The fiscal year 2024/25 and 2025/26 deficits will be much higher than had been forecast. The deficit is seen at C$38.4 billion in 2024/25 and C$38.3 billion in 2025/26, compared with March estimates of C$35.0 billion and C$26.8 billion respectively.
The federal debt-to-GDP ratio will rise for a second consecutive year in 2024/25 before it begins declining, a year later than had been previously forecast.
The finance ministry has said it targets a declining federal debt-to-GDP ratio in the medium term as a fiscal anchor. In the Fall Economic Statement (FES), the government pledged to ensure the ratio stayed on a downward track after 2024/25.
“The government recognizes it is constrained in how much it can spend, but it’s spending up to that line all the time,” said Randall Bartlett, senior director of Canadian economics at Desjardins Group. “To me, that doesn’t speak to prudence.”
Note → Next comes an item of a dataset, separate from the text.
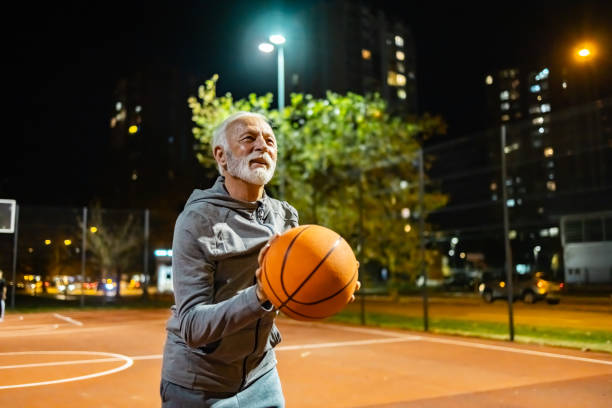 istock Senior man aiming at basketball hoop. 1864693222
On the growth side, the government uses a median of market forecasts from September, which do not project a recession, but they do see real GDP growth next year at just 0.4%, much lower than the March budget projection of 1.5%.
The Bank of Canada hiked rates to a 22-year high of 5.00% between March of last year and July of this year. It has since held them steady, but warned that they could go higher if inflation - at 3.1% in October - does not come down to its 2% target.